##### TEKS DOKUMEN #####
KUALA KAPUAS-Konflik yang terjadi antara warga dan PT Kapuas Sawit Sejahtera (PT KSS) di Kecamatan Kapuas Barat, Kabupaten Kapuas belum berujung manis bagi kedua belah pihak.
Terbaru, Jumat (7/5), ada gerakan protes perwakilan pemilik tanah di lima desa yang mengaku tanahnya diserobot itu dengan melakukan pemasangan hinting pali.
Ritual adat ini dipimpin oleh Basir Riadie. Dihadiri langsung oleh pengurus Majelis Agama Hindu Kaharingan Indonesia (MAKI) Bambang dan didampingi oleh perwakilan ormas Perpedayak.
Selain itu, beberapa damang di Kabupaten Kapuas pun turut berada di lokasi. Di antaranya Damang Kapuas Barat Yansen Y Aden, Damang Bataguh Darmandi, Damang Selat Hendri S Dinan, Damang Kaltememba Basarang, dan Damang Pulau Petak M Nelson.
#####
| TUGAS KERJA |
**a.** Dalam teks dokumen, ubah paragraf yang diawali "Selain itu, beberapa damang" menjadi daftar singkat. Pertahankan fakta utamanya.
**b.** Buat ringkasan teks dokumen dalam dua kalimat.
##### KUMPULAN ENTRI #####
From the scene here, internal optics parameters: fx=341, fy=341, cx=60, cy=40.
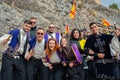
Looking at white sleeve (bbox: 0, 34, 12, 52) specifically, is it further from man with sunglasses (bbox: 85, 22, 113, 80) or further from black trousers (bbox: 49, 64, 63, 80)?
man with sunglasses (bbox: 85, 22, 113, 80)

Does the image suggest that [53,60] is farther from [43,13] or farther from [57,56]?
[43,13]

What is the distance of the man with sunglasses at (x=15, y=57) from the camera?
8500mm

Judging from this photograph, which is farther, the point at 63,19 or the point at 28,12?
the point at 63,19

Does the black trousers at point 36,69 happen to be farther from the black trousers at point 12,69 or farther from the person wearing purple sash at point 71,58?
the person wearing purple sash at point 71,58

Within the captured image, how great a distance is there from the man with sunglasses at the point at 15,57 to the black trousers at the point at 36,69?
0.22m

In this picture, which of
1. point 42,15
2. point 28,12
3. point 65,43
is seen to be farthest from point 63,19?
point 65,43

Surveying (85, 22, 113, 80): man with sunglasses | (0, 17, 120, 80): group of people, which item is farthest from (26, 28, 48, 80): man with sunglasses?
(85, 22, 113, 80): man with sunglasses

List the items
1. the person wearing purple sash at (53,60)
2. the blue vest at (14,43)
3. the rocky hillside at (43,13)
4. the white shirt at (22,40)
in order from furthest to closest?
#####
##### KUMPULAN ENTRI #####
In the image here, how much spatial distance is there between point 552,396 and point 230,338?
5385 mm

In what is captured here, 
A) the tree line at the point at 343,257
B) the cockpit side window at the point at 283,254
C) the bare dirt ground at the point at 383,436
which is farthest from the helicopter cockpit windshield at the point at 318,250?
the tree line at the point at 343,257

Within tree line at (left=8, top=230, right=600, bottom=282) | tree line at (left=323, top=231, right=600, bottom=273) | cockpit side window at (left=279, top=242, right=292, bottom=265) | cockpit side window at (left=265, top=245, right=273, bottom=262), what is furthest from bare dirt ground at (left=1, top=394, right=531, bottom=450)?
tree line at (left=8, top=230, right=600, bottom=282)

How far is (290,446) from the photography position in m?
#####
##### KUMPULAN ENTRI #####
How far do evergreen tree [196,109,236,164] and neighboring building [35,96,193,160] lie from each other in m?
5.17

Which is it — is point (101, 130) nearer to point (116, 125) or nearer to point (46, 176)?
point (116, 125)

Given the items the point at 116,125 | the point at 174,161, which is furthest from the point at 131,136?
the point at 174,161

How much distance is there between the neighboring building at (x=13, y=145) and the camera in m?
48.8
#####
| PENYELESAIAN SOAL |
**a.**
Damang di Kabupaten Kapuas yang turut berada di lokasi:
- Damang Kapuas Barat Yansen Y Aden
- Damang Bataguh Darmandi
- Damang Selat Hendri S Dinan
- Damang Kaltememba Basarang
- Damang Pulau Petak M Nelson

**b.** Konflik antara warga dan PT Kapuas Sawit Sejahtera (PT KSS) di Kecamatan Kapuas Barat, Kabupaten Kapuas, belum berujung manis bagi kedua belah pihak. Pada Jumat (7/5), perwakilan pemilik tanah di lima desa yang mengaku tanahnya diserobot memprotes dengan memasang hinting pali, ritual adat yang dipimpin Basir Riadie dan dihadiri pengurus MAKI Bambang, perwakilan ormas Perpedayak, serta beberapa damang di Kabupaten Kapuas.